The models were specifically designed to rule out important clinical and demographic risk factors, including age at diagnosis, year of diagnosis (e.g., pre- or post-PSA era), tobacco exposure, and health insurance (as a proxy for socioeconomic status). They also factored in comorbidity index, stage of cancer at presentation, biopsy-determined T stage, and treatment modality. The results held after exclusion of cases with distant metastasis at diagnosis.

Overall mortality did not differ between blacks and whites, the team reported. Of the original cohort, 1872 men died from causes other than PCa over a median 106 months of follow-up.

Black men tended to be diagnosed with PCa at a younger age: median 60 vs 65 years.

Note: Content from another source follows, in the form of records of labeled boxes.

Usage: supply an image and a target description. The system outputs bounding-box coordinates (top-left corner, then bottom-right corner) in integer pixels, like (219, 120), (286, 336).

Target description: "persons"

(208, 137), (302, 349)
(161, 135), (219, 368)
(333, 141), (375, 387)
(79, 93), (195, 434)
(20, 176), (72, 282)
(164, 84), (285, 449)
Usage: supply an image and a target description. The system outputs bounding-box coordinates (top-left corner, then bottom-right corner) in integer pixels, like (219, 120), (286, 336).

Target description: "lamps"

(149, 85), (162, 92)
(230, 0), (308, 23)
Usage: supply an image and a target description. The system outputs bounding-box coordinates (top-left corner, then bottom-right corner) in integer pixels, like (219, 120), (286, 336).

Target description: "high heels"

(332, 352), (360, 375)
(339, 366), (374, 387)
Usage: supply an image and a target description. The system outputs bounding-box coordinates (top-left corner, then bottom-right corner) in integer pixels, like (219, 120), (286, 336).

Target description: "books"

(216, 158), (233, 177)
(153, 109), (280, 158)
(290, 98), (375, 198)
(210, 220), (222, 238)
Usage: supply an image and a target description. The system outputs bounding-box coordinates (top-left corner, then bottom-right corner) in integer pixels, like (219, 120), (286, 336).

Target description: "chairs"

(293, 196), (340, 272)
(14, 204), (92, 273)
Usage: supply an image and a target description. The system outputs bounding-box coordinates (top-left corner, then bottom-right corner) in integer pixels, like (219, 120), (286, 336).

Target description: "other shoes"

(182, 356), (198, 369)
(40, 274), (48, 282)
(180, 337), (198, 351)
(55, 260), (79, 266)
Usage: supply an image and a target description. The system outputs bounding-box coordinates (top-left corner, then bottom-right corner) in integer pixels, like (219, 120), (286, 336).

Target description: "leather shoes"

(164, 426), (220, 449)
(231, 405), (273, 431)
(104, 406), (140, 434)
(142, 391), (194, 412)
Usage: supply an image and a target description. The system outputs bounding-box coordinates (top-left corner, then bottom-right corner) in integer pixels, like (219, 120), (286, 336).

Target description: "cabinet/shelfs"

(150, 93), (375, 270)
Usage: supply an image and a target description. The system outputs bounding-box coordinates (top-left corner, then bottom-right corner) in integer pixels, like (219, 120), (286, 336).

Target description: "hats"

In addition, a greater proportion had one or more comorbidities: 13.6% vs 7.5%.

The authors acknowledged some study limitations. For example, they did not include PSA values and Gleason scores in their analysis because this information was either incomplete or missing for most of the older cases. In addition, possible misclassification of clinical T stage was a potential limitation, as T stage upgrading occurs frequently after patients receive initial treatment, they noted.

Reference

Williams VL, Awasthi S, Fink AK, et al. African-American men and prostate cancer-specific mortality: a competing risk analysis of a large institutional cohort, 1989–2015. Cancer Med. 2018 [Published online ahead of print.]